Sehun tersenyum. "Aku juga akan melakukan hal yang sama kalau begitu."

"Jadi?" "Jadi?" Keduanya bertanya secara bersamaan. "Hyung saja."

Kedua mata SeokJin berkedip cepat ia tersenyum canggung. "Baiklah—kenapa kau ke sini aku yakin kau tidak tersesat."

"Butuh udara segar." SeokJin terlihat belum puas dengan jawaban yang Sehun berikan. "Ada sedikit masalah dan aku pergi setelah mendengar lagumu, ini salahmu."

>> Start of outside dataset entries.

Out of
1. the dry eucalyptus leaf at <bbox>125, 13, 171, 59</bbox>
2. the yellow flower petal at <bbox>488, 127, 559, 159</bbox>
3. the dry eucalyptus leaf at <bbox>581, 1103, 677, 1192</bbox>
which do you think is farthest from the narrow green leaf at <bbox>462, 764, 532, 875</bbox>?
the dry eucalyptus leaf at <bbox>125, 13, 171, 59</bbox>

"Kenapa?!" SeokJin tidak terima.

"Lagu Run itu menyebalkan, mengingatkanku pada sesuatu."

Kekesalan Seokjin menghilang. "Maaf." Ucapnya penuh sesal.

"Tidak masalah. Jadi—setelah penampilan itu Hyung langsung berlari ke sini?" Ragu-ragu SeokJin mengangguk pelan.

Sehun menarik napas dalam, ia merasa tidak sendiri sekarang. Kepalanya ia sandarkan pada dinding di belakang badannya. "Aku—aku baru saja kehilangan seseorang yang sangat berharga untukku."

"Pasti menyakitkan." Balas SeokJin.

"Hmmm." Sehun menggumam sambil memejamkan kedua matanya.

"Besok pasti akan ada berita yang mengomentari penampilan kami, terutama aku. Aku tidak bisa melakukan apa-apa dibanding member yang lain."

"Pasti menyebalkan." Komentar Sehun. SeokJin tertawa hambar. "Kau harus terbiasa bukankah terpilih menjadi member BTS sudah hal yang besar. Bahagialah dengan keberhasilanmu itu."

"Hmmm." Kali ini giliran SeokJin yang menggumam. Sehun membuka kedua matanya menoleh ke kiri, menatap SeokJin yang kini tengah menyandarkan kepalanya pada dinding belakang dengan kedua mata terpejam. Sama seperti yang Sehun lakukan tadi. SeoJin memiliki bahu lebar, kulit putih namun tak seputih milik Sehun, mata sipit, hidung mancung, dan bibir penuh. Sehun tersenyum ia tidak tahu kenapa dirinya memperhatikan SeokJin dengan cukup teliti.

"Ada acara setelah ini Hyung?"

"Kurasa tidak."

"Apa Hyung lelah?"

"Ya." SeokJin menjawab lemah.

"Hyung bisa tidur, mungkin sepuluh menit. Aku bisa….," kalimat Sehun terhenti karena kepala SeokJin sudah terjatuh pada bahu kanannya.

Mengapa cinta begitu menyakitkan, mengapa cinta bisa melukai melebihi sebilah samurai. Namun, malam ini saat aku putuskan untuk mengakhiri semuanya, kau datang memberi harapan apakah aku harus menerimanya dan terluka ataukah aku harus melewatkan dan kehilangan kesempatan?